**Document text:**
+ + +

/MBG

Primary LanguageC++MIT LicenseMIT

MBG

Minimizer based sparse de Bruijn Graph constructor. Homopolymer compress input sequences, pick syncmers from hpc-compressed sequences, connect syncmers with an edge if they are adjacent in a read, unitigify and homopolymer decompress. Suggested input is PacBio HiFi/CCS reads, or ONT duplex reads. May or may not work with Illumina reads. Not suggested for PacBio CLR or regular ONT reads. Algorithmic details and citation: https://academic.oup.com/bioinformatics/advance-article/doi/10.1093/bioinformatics/btab004/6104877

Installation

Bioconda: conda install -c bioconda mbg

Compilation

  • git clone https://github.com/maickrau/MBG.git
  • cd MBG
  • git submodule update --init --recursive
  • make bin/MBG

Usage

MBG -i input_reads.fa -o output_graph.gfa -k kmer_size -w window_size -a kmer_min_abundance -u unitig_min_abundance

eg MBG -i reads.fa -o graph.gfa -k 1501 -w 1450 -a 1 -u 3

Multiple read files can be inputted with "-i file1.fa -i file2.fa" etc. Input read type can be .fa / .fq / .fa.gz / .fq.gz.

Parameters

  • -k: k-mer size. Must be odd and at least 31
  • -w: window size. Cannot be greater than k-30. Default k-30
  • -a: minimum k-mer abundance. Discard k-mers whose coverage is less than this. Default 1
  • -u: minimum unitig abundance. Discard unitigs whose average coverage is less than this. Default 2
  • -t: number of threads. Default 1
  • -i: input read files. Can use multiple times to input multiple files. Format .fa/.fasta/.fa.gz/.fasta.gz/.fq/.fastq/.fq.gz/.fastq.gz
  • -o: output graph file

Other options:

  • -r: assemble using a multiplex DBG and increase k-mer size up to r. See Bankevich et al. 2020 for a description of the multiplex DBG algorithm.
  • -R: allow the multiplex DBG resolution to remove low coverage k-mers when k<R. Often low coverage short k-mers are sequencing errors so a low R (around 1000-4000) can improve the assembly by removing sequencing errors.
  • -h: print help
  • -v: print version
  • --blunt: output a graph without edge overlaps. Cannot be combined with -r or --output-sequence-paths
  • --error-masking: mask errors in the input reads. Options are hpc (default) to mask homopolymer errors and call consensus on homopolymer run lengths, no to disable error masking, collapse to collapse homopolymer runs to one base pair (not recommended outside testing), collapse-dinuc to collapse homopolymer runs and call consensus on dinucleotide runs, collapse-msat to collapse homopolymer runs and call consensus on microsatellite where the repeat motif is up to 6bp long, dinuc to call consensus on dinucleotide runs, msat to call consensus on microsatellites where the repeat motif is up to 6bp long.
  • --include-end-kmers: force k-mers at the ends of input sequences to be picked. Recommended if building from a reference of a linear genome, not recommended when building from reads or from a reference of a circular genome. Uses significantly more time and memory but prevents the last up to w base pairs at chromosome ends from being clipped.

+ + +

**Data excerpts:**
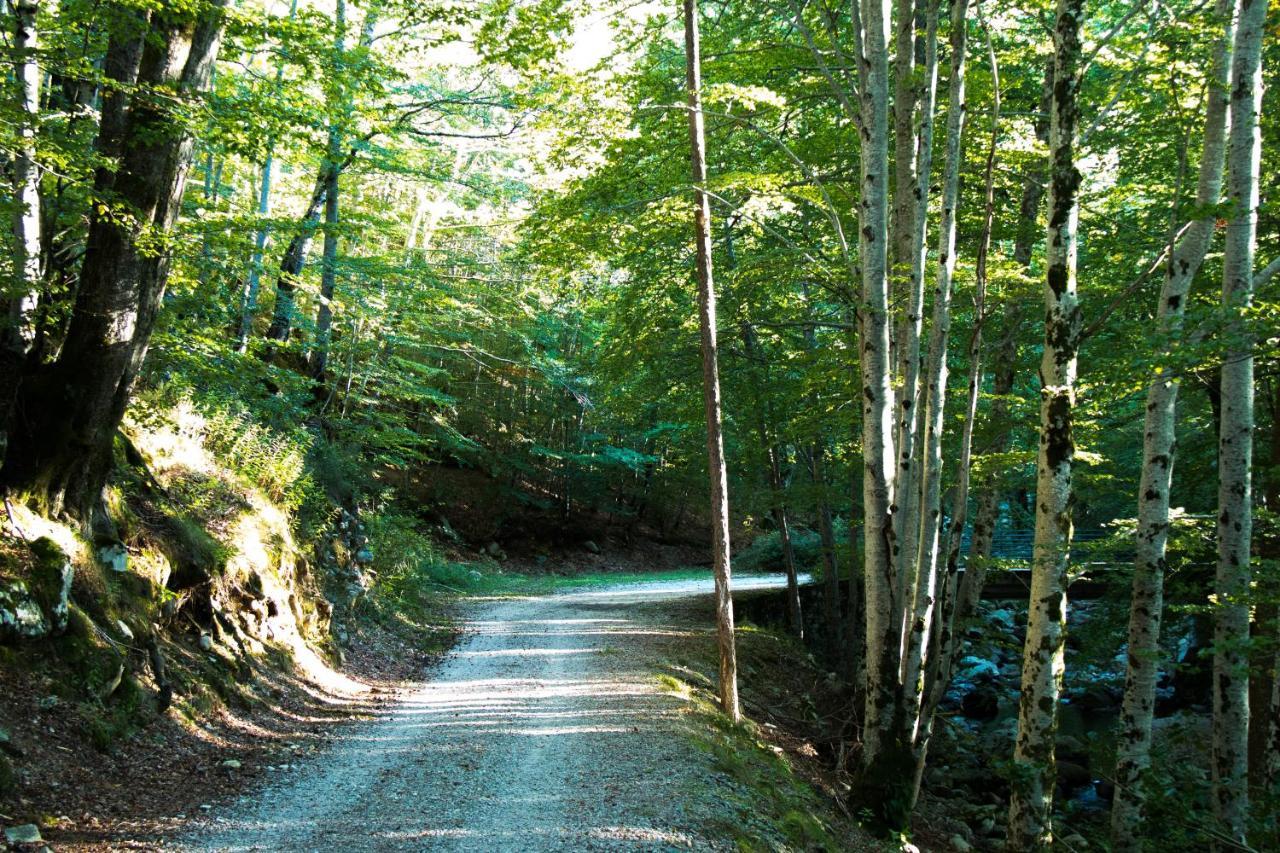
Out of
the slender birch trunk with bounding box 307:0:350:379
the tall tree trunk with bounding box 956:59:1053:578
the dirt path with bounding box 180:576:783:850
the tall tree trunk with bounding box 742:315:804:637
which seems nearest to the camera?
the dirt path with bounding box 180:576:783:850

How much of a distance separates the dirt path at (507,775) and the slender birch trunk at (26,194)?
4.01 metres

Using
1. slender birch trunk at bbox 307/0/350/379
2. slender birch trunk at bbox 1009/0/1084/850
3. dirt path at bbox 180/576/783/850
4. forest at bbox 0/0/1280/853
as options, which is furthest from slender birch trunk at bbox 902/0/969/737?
slender birch trunk at bbox 307/0/350/379

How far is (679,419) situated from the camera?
1551 cm

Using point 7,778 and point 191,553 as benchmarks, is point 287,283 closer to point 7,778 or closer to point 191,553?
point 191,553

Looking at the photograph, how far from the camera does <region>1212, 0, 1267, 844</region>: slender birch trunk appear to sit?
6699mm

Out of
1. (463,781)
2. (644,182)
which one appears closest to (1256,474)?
(644,182)

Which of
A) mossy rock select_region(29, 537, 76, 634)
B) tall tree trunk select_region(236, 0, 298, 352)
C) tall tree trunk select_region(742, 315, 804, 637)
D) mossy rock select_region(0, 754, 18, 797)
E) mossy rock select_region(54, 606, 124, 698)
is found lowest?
mossy rock select_region(0, 754, 18, 797)

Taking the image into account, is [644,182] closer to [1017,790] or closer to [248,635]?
[248,635]

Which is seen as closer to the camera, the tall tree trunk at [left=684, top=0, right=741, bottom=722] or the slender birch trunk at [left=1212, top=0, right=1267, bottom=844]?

+ + +

**Action item:**
Retype the passage of the MBG page starting at "MBG -i input_reads.fa" and ending at "be .fa / .fq / .fa.gz / .fq.gz.". Rely on the MBG page alone, not on the listing.

**Written response:**
MBG -i input_reads.fa -o output_graph.gfa -k kmer_size -w window_size -a kmer_min_abundance -u unitig_min_abundance

eg MBG -i reads.fa -o graph.gfa -k 1501 -w 1450 -a 1 -u 3

Multiple read files can be inputted with "-i file1.fa -i file2.fa" etc. Input read type can be .fa / .fq / .fa.gz / .fq.gz.